Using DuckDB for Data Analysis

Overview¶

In this exercise, you will walk through the previous data preprocessing workflow using DuckDB.

The goal is to replicate the same steps we performed in polars, but this time using SQL queries in DuckDB. This will give you a chance to see how the same transformations can be expressed in SQL and how DuckDB handles data manipulation.

You will learn how to:

Load and inspect data
Identify and handle missing values
Clean and standardize columns
Perform basic transformations
Verify the final dataset

Import Libraries¶

import duckdb

Read the Input Parquet File¶

First, download the credit_card_transactions-ibm_v2.parquet file from this GitHub link and place it in the same folder as your Jupyter notebook.
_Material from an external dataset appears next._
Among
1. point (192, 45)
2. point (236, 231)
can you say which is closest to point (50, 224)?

The file is about 250 MB, which is about 9 times smaller than the original CSV file, making it much faster to read and process.

`duckdb.connect()`¶

The duckdb.connect() function creates a connection to a DuckDB database. If you don’t specify a database name, it creates an in-memory database that exists only for the duration of the connection. This is useful for ad-hoc analysis and temporary data manipulation without needing to manage a persistent database file.

con = duckdb.connect()

con.execute(
    """
CREATE OR REPLACE VIEW transactions AS
SELECT *
FROM read_parquet('credit_card_transactions-ibm_v2.parquet');
"""
)

# Peek (like df.head())
con.sql("SELECT * FROM transactions LIMIT 5").df()

DuckDB’s .df() Method

The .df() method in DuckDB is used to convert a DuckDB query result into a Pandas DataFrame. This allows you to easily manipulate and analyze the data using Pandas’ powerful data handling capabilities after performing SQL queries in DuckDB.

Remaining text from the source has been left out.